The records that follow should be copied in full, exactly as they read.

▶ [Data for this exercise]
======

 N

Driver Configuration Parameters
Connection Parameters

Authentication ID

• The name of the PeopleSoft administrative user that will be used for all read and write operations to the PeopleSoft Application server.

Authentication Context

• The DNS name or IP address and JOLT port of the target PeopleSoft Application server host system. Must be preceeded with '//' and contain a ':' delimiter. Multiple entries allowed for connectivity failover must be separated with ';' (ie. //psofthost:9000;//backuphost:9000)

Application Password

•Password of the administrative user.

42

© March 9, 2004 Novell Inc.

======

▶ [Task output]
 N

Driver Configuration Parameters
Connection Parameters

Authentication ID

• The name of the PeopleSoft administrative user that will be used for all read and write operations to the PeopleSoft Application server.

Authentication Context

• The DNS name or IP address and JOLT port of the target PeopleSoft Application server host system. Must be preceeded with '//' and contain a ':' delimiter. Multiple entries allowed for connectivity failover must be separated with ';' (ie. //psofthost:9000;//backuphost:9000)

Application Password

•Password of the administrative user.

42

© March 9, 2004 Novell Inc.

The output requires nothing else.